- Source data:
= Beginning of Section =
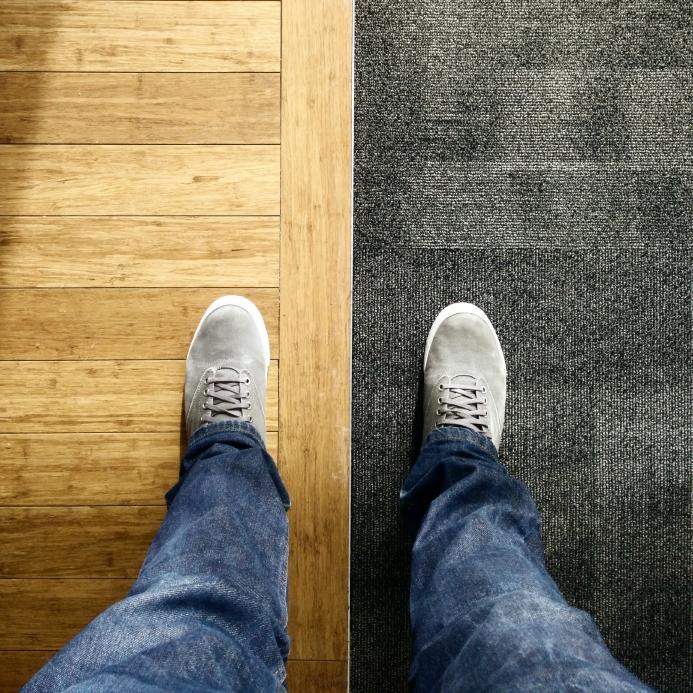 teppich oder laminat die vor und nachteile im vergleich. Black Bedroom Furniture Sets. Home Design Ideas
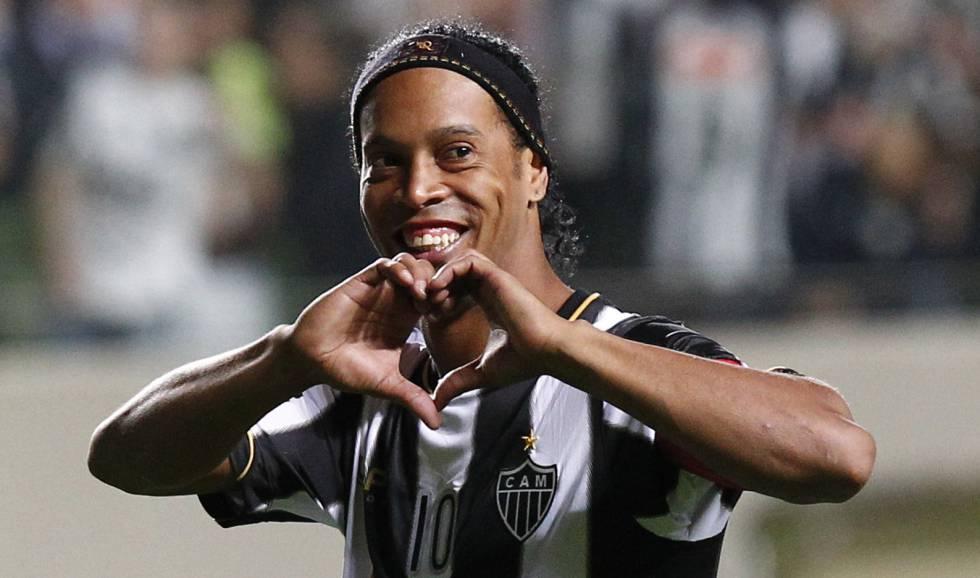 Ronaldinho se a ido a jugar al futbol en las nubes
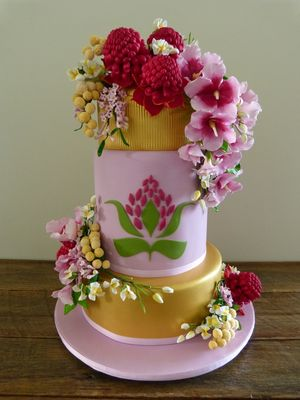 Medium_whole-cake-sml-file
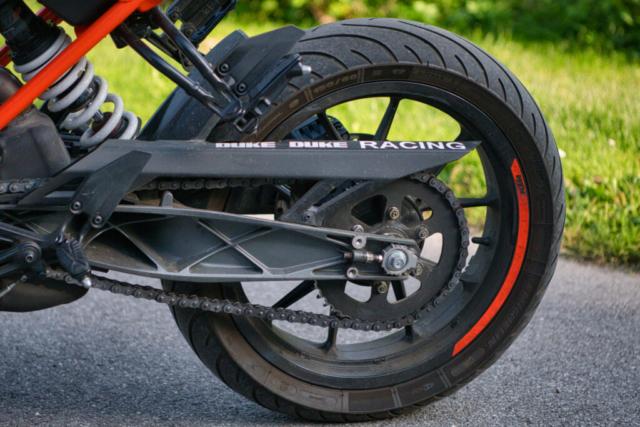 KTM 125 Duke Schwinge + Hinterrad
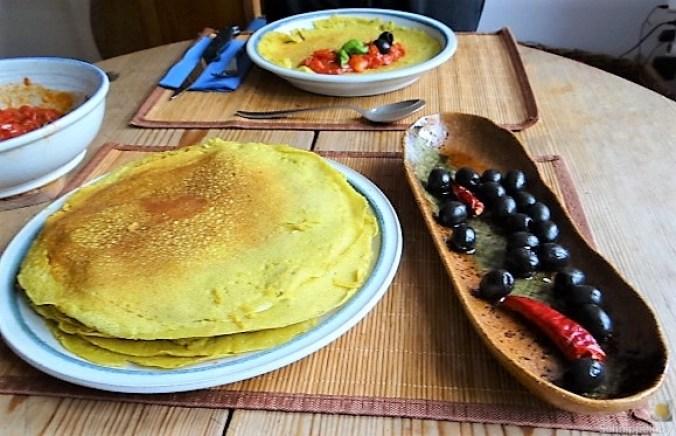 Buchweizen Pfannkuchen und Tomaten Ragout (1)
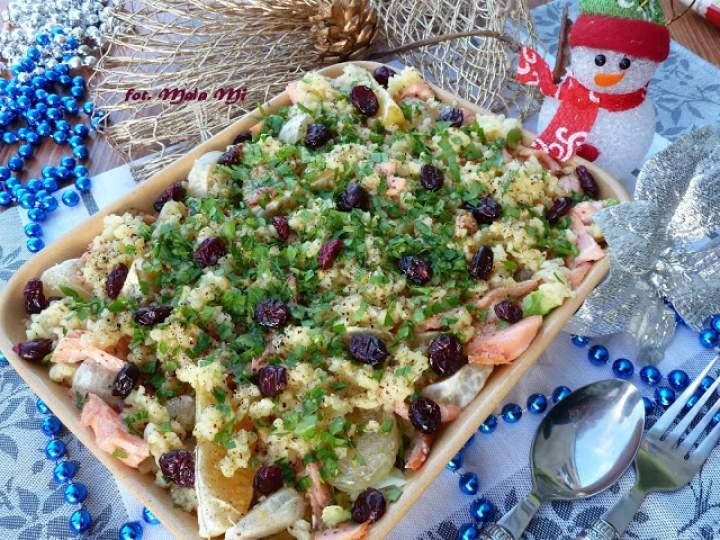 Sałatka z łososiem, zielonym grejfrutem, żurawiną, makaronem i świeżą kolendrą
= End of Section =
For the entries above, return an exact copy that omits the images.

- Solution below:
 teppich oder laminat die vor und nachteile im vergleich. Black Bedroom Furniture Sets. Home Design Ideas
 Ronaldinho se a ido a jugar al futbol en las nubes
 Medium_whole-cake-sml-file
 KTM 125 Duke Schwinge + Hinterrad
 Buchweizen Pfannkuchen und Tomaten Ragout (1)
 Sałatka z łososiem, zielonym grejfrutem, żurawiną, makaronem i świeżą kolendrą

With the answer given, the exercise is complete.